All the discussion about the mining disaster (double disaster because of the poor handling of the tragic news) reminded me of a smaller incident back when I worked in radio news on the overnight shift.
It was in the mid-1970s (yes, before the Internet and nonstop news cycles), and on the West Coast, LAPD had arrested a suspect in the notorious Hillside Strangler murders. By middle of the overnight, around 2am eastern, Associated Press wires had moved a story and a mug shot with the name of the suspect, for the AM-Cycle papers to use. For some reason, probably because I had to be awake to do hourly newscasts during the overnight, I fixated on the fact that this poor bastard was being named as the Hillside Strangler before even being charged with the crimes.

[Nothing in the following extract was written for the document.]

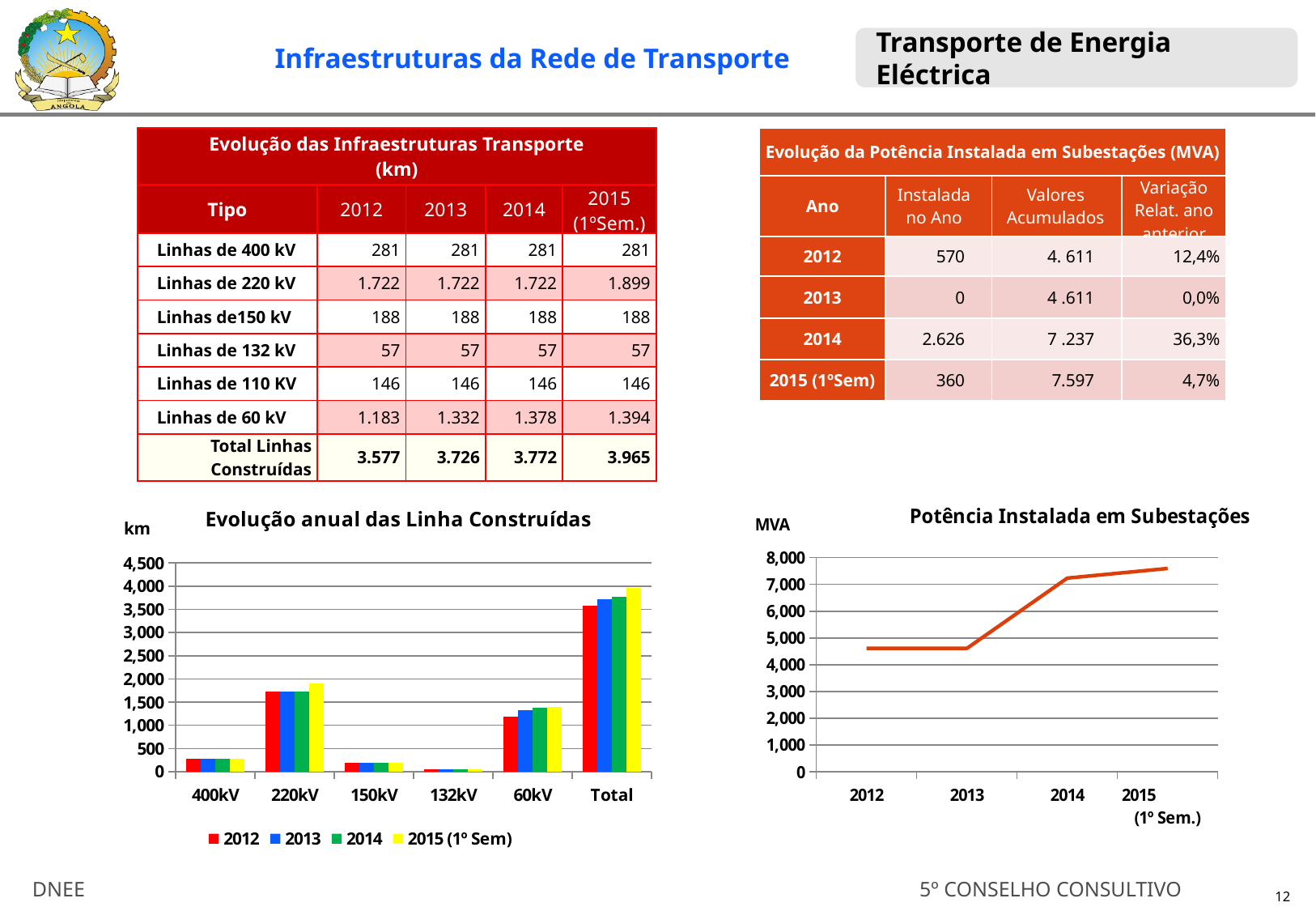
In the chart 'Evolução anual das Linha Construídas', is the 2015 (1º Sem) value for 220kV greater or less than 1,500? greater In the chart 'Potência Instalada em Subestações', which is larger, the value for 2013 or the value for 2014? 2014 In the chart 'Evolução anual das Linha Construídas', is the 2012 value for 60kV greater or less than 1,500? less In the chart 'Evolução anual das Linha Construídas', which category has the tallest bars? Total In the chart 'Potência Instalada em Subestações', how many points are plotted on the line? 4 What kind of chart is 'Potência Instalada em Subestações'? line chart In the chart 'Evolução anual das Linha Construídas', how many series does the legend list? 4 In the chart 'Potência Instalada em Subestações', is the value for 2012 greater or less than 5,000? less In the chart 'Potência Instalada em Subestações', do the values rise or fall from 2012 to 2015 (1º Sem.)? rise In the chart 'Evolução anual das Linha Construídas', which category has the lowest bars? 132kV In the chart 'Evolução anual das Linha Construídas', how many categories are shown on the x axis? 6 What kind of chart is 'Evolução anual das Linha Construídas'? bar chart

I thought, “what if he’s not guilty?”
So I didn’t use his name on my overnight newscasts. I also alerted the overnight news editor at the co-owned newspaper so that we at least waited to see…and by 6am, the police had released the suspect and said he was no longer a suspect. But thanks to the AP, I believe most newspapers in the AM editions carried his photo and his name, and probably ruined the rest of his life (not much to ruin, he was a career criminal anyway, as I recall, but he wasn’t the Hillside Strangler).
The best rule of thumb is the one Dan Rather attributes to Walter Cronkite’s UPI training in The Camera Never Blinks: “Get the story. Get it right. Get it out first.”
Too many people not picking up on the second sentence in that advice.